Tuesday, February 12, 2008

The Library

I've still been too wrapped up with real life stuff to be able to do any heavy development (my girlfriend just left for Australia!), but I've still been kicking around some design ideas in my head. These ideas are mostly feature related at this point as I'm still trying to flesh out what the initial game will encompass.

The subject of this blog post will focus upon a mechanic I like to call the Library. As in the real world the Library will be a source of knowledge. It will contain information on enemies, items, spells, locations, and other yet to be determined topics. These will be categorized into different books within the Library, and will only be available if they contain some information. There will also be a book recounting the history and legends of your ancestors (previously played in game characters). There will be hidden books throughout the world that you can return to the Library to gain some benefit towards character.
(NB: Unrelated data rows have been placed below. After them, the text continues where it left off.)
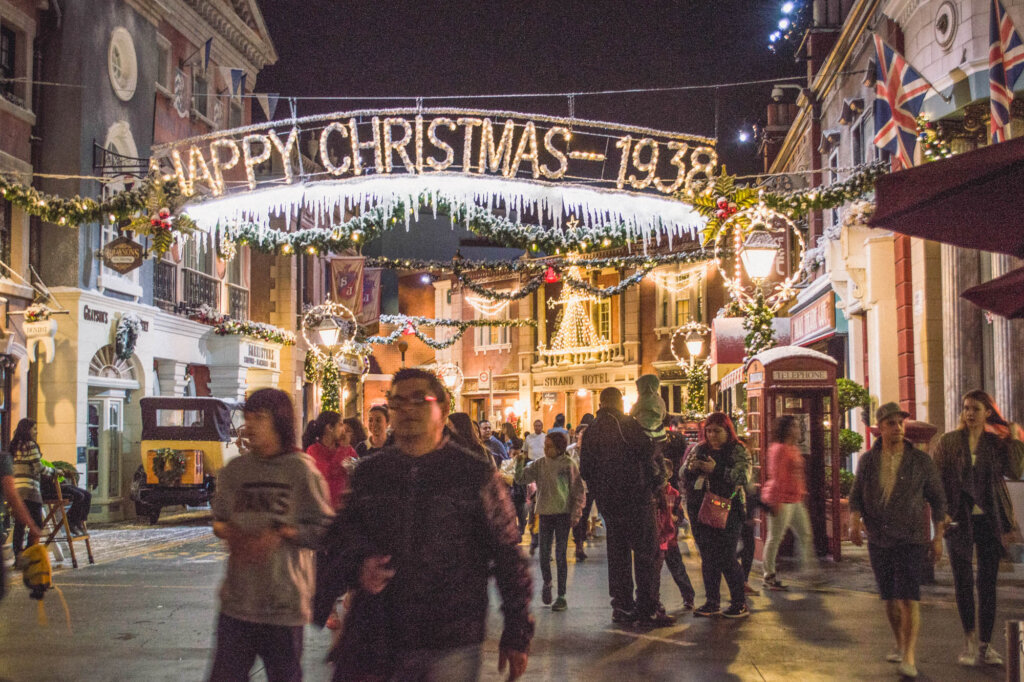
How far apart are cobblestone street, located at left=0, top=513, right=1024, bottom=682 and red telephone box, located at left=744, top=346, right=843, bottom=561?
1303mm

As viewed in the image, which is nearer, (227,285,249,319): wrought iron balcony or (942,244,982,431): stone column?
(942,244,982,431): stone column

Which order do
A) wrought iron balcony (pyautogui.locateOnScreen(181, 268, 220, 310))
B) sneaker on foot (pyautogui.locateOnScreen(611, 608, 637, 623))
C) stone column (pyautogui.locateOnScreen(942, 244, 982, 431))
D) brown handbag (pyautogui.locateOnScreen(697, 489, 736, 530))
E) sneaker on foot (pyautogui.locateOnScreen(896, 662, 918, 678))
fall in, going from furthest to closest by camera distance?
wrought iron balcony (pyautogui.locateOnScreen(181, 268, 220, 310))
stone column (pyautogui.locateOnScreen(942, 244, 982, 431))
brown handbag (pyautogui.locateOnScreen(697, 489, 736, 530))
sneaker on foot (pyautogui.locateOnScreen(611, 608, 637, 623))
sneaker on foot (pyautogui.locateOnScreen(896, 662, 918, 678))

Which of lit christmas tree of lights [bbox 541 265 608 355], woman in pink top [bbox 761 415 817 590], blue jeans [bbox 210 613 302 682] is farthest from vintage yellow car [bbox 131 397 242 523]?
lit christmas tree of lights [bbox 541 265 608 355]

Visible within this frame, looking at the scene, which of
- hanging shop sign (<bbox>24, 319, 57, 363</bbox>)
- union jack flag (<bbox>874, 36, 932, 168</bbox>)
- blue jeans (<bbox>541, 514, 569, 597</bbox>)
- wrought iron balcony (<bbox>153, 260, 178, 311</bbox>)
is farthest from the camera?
wrought iron balcony (<bbox>153, 260, 178, 311</bbox>)

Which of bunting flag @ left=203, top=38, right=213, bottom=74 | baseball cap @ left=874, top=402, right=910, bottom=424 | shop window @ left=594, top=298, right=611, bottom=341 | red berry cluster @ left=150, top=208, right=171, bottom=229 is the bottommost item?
baseball cap @ left=874, top=402, right=910, bottom=424

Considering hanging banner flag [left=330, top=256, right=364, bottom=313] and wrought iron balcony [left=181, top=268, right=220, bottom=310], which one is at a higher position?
hanging banner flag [left=330, top=256, right=364, bottom=313]

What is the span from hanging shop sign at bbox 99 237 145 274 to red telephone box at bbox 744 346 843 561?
10759 millimetres

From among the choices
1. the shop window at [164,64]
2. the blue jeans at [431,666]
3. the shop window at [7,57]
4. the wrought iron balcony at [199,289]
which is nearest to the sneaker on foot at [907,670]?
the blue jeans at [431,666]

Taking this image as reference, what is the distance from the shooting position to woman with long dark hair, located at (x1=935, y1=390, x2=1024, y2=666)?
6.97 meters

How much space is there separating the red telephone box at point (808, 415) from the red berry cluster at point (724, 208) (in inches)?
72.1

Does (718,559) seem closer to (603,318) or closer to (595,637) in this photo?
(595,637)

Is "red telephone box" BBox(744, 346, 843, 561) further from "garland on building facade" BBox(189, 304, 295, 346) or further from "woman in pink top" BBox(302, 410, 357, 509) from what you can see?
"garland on building facade" BBox(189, 304, 295, 346)

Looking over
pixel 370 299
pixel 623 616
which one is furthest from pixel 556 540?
pixel 370 299

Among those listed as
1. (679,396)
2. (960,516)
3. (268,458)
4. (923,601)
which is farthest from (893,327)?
(679,396)
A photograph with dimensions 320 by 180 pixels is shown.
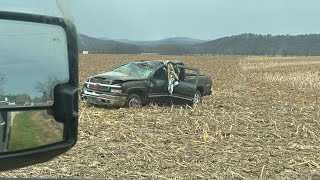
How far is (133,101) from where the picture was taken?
14.2 meters

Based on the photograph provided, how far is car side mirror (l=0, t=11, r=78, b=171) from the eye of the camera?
162cm

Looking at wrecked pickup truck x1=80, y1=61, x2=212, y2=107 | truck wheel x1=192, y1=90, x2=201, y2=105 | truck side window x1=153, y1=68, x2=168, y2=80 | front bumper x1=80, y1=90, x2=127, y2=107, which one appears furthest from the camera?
truck wheel x1=192, y1=90, x2=201, y2=105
So far the Library sounds pretty straightforward, so you might be wondering if there is anything unique about it. There is! The Library will be persistent across all of your characters. Information uncovered on one character will be available to all future characters, and discovered books will remain discovered. To gain the bonuses from a previous character you'll have to locate their burial place (where they died) and pray for them. You will then become imbued with their knowledge.

This will serve a few functions. It will add a sense of history to the game, and provide the feeling that your characters actions persist through generations. It provides an intermediate goal to the game, because if you find your previously created character you will instantly become more powerful. It also provides goals to any character, since finding a book inside or at the end of dungeons can be a powerful motivator. Also, it provides a different mechanism for improving your character and a collecting mechanism that may attract some gamers. The collection mechanic will tie into my achievements system, which will be the subject of a future post.
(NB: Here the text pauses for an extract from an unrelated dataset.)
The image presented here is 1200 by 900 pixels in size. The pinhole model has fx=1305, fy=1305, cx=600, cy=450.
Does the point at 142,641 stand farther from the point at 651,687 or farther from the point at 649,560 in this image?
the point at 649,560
There you have it. I haven't gone into any specifics one what the books will contain, mostly because that hasn't been decided yet. Some surprise is always good I guess. I'd be interested in knowing other's thoughts on this game mechanic, and any additions people might find interesting.

3 comments:

Anonymous said...

I'm intrigued by the idea of persistency between characters. Dwarf Fortress certainly does it with the world generation, but I'll admit (with some shame) that playing The Caverns of Hammerfest (an online arcade game) has been the larger inspiration. By collecting items in TCoH, you complete quests, persistent from game to game. These quests unlock further quests, and sometimes abilities, or extra starting lives, helping you go further into the game.
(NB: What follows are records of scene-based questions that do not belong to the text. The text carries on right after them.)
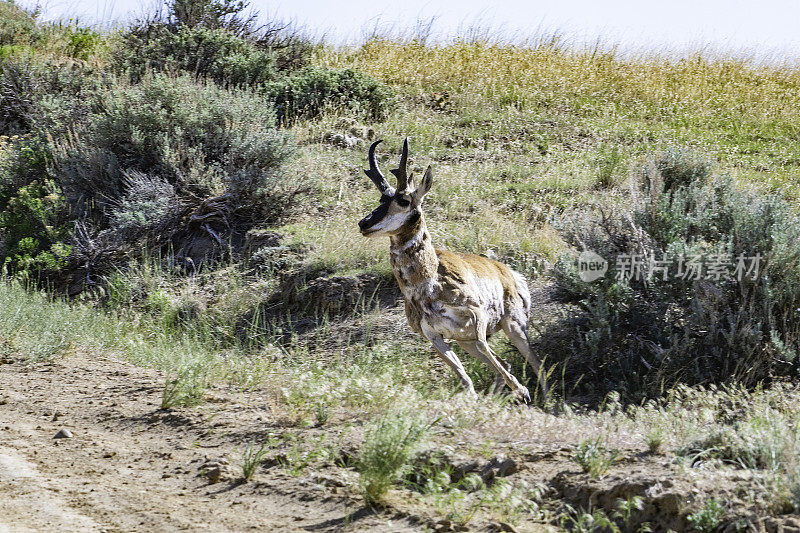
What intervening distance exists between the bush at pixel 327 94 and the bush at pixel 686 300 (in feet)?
28.3

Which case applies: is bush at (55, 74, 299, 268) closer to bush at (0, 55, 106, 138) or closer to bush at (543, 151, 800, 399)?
bush at (0, 55, 106, 138)

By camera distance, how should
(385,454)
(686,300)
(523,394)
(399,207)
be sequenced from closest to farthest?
(385,454), (399,207), (523,394), (686,300)

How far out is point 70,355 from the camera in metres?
8.65

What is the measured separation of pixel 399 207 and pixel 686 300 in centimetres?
346

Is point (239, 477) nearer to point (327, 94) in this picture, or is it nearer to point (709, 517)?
point (709, 517)

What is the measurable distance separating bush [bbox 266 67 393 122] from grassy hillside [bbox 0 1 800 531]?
2.5 inches

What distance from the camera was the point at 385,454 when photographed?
4762 mm

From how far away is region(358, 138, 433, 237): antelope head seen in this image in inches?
285

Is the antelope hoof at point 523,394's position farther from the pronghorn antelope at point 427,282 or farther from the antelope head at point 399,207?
the antelope head at point 399,207

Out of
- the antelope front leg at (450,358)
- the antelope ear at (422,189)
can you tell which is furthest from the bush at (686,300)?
the antelope ear at (422,189)

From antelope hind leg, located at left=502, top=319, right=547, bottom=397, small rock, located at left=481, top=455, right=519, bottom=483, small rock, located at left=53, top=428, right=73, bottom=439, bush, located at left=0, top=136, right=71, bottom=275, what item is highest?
small rock, located at left=481, top=455, right=519, bottom=483

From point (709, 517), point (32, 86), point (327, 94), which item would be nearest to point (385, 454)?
point (709, 517)

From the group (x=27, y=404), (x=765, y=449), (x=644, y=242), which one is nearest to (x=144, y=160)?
(x=27, y=404)

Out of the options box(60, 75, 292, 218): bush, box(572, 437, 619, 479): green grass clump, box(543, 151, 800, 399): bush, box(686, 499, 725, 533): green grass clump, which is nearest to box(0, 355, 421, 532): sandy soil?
box(572, 437, 619, 479): green grass clump
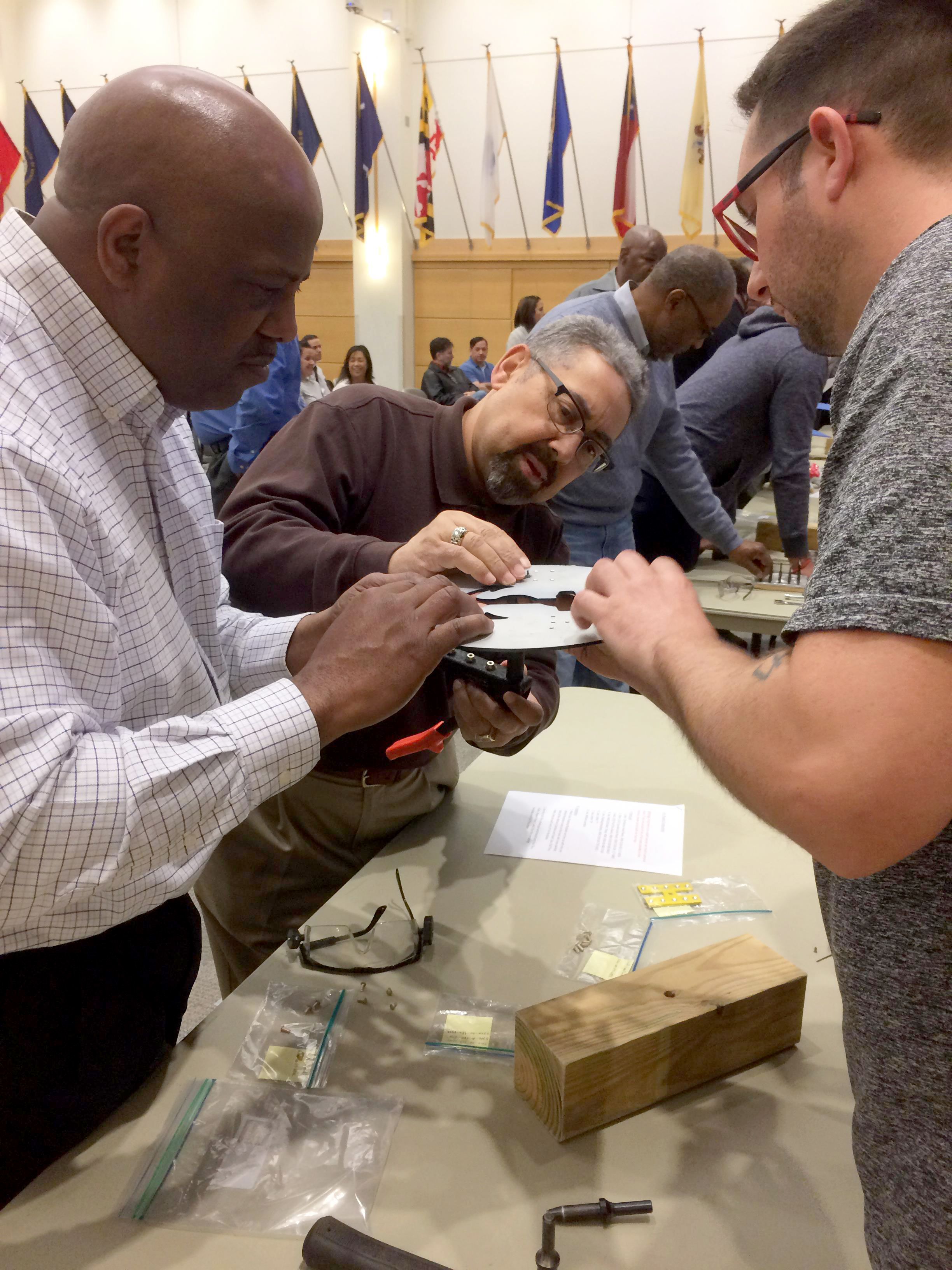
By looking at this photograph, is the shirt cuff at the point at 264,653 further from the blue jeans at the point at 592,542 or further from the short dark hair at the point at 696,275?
the short dark hair at the point at 696,275

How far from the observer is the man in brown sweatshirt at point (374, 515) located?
1.65 metres

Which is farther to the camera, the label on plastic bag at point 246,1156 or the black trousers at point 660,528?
the black trousers at point 660,528

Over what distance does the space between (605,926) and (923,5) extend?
1231mm

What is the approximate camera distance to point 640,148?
10555mm

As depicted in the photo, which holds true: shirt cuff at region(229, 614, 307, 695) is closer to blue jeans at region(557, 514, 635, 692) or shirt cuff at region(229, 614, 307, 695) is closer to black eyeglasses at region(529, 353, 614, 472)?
black eyeglasses at region(529, 353, 614, 472)

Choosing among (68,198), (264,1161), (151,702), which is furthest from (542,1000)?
(68,198)

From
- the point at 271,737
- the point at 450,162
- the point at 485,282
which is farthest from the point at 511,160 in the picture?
the point at 271,737

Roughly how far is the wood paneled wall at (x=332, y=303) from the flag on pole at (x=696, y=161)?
442 centimetres

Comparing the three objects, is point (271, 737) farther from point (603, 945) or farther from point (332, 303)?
point (332, 303)

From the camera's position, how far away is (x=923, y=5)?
805mm

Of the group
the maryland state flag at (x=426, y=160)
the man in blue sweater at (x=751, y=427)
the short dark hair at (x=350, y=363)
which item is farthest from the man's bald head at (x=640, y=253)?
the maryland state flag at (x=426, y=160)

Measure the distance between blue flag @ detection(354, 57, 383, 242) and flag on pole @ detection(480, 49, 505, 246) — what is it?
1303 millimetres

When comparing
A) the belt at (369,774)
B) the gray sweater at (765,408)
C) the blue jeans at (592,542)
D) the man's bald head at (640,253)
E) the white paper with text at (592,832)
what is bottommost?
the white paper with text at (592,832)

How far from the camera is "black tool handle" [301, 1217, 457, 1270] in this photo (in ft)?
2.76
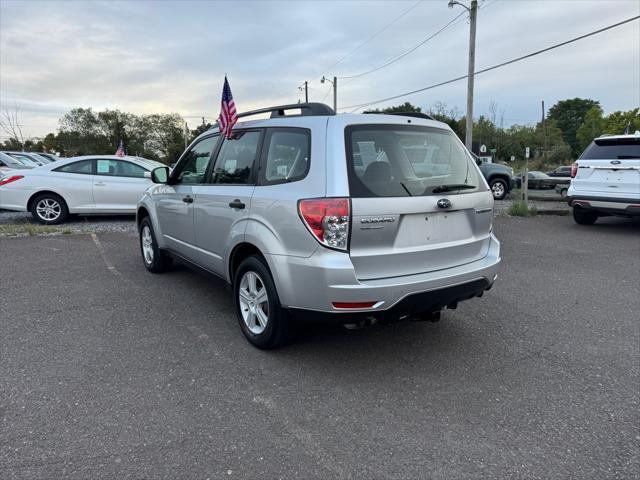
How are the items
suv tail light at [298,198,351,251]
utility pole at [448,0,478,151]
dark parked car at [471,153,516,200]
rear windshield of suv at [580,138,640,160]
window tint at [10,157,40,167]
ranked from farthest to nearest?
1. utility pole at [448,0,478,151]
2. dark parked car at [471,153,516,200]
3. window tint at [10,157,40,167]
4. rear windshield of suv at [580,138,640,160]
5. suv tail light at [298,198,351,251]

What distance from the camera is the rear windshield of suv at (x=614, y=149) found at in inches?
354

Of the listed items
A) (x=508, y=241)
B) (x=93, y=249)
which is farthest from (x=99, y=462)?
(x=508, y=241)

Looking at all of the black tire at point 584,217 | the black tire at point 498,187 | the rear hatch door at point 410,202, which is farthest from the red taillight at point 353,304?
the black tire at point 498,187

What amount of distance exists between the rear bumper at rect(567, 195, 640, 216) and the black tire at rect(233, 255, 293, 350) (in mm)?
8295

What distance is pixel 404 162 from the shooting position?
3.31m

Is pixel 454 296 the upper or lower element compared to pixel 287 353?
upper

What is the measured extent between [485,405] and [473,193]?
155 centimetres

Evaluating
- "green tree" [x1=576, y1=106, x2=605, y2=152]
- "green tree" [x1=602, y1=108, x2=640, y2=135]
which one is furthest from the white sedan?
"green tree" [x1=576, y1=106, x2=605, y2=152]

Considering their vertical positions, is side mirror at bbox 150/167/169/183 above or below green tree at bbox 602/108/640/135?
below

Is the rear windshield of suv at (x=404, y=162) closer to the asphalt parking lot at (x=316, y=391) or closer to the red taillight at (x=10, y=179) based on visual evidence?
the asphalt parking lot at (x=316, y=391)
The pay-offs, as I was envisioning them, is having gameplay start out with simpler rules, building over time, but not overwhelming the new player with a ton of options (Incursion!) As classes, abilities, towns, monsters, were unlocked, the game could stay fresh with new content and strategies, as well as a story arc that extended beyond the short life of the typical adventurer.

That said, I hate the games that force you to be exceptional in order to unlock everything. I feel that merely adequate playing should be enough to access all of the content. :)

I like the idea of books; they could contain spells, world history, even the histories of notable heroes (previous characters). They could relate weaknesses of villians or backdoors to dungeons, shortcuts (past the now-easy levels), or new starting points.

PS. Incursion is great; I refer only to its high learning curve.

Enne Walker said...

Your idea about a library sounds like an in-character combination of a few things I've seen before. (This is not a bad thing, just an observation.) The idea of monster information across characters reminds me of Angband's monster memory. Praying on the location of deceased characters for bonuses is a lot like (Nethack-style, not Crawl-style) bones files.

However, I haven't really seen any game where one character's actions affect future characters in a significant way. Would these books be randomly generated or would they be more for achievements, i.e. some fiendishly hard optional quest has a book as a reward.

Please write about your achievement system when you get a chance. I've been amazed at how DoomRL's rank system (similar to achievements) makes continual replays more interesting and more extrinsically goal-driven than just winning again. So, I'm interested to see where you're planning to go with yours.

Mario said...

I really like this library thing... Had an idea about something similar but haven't thought it through yet.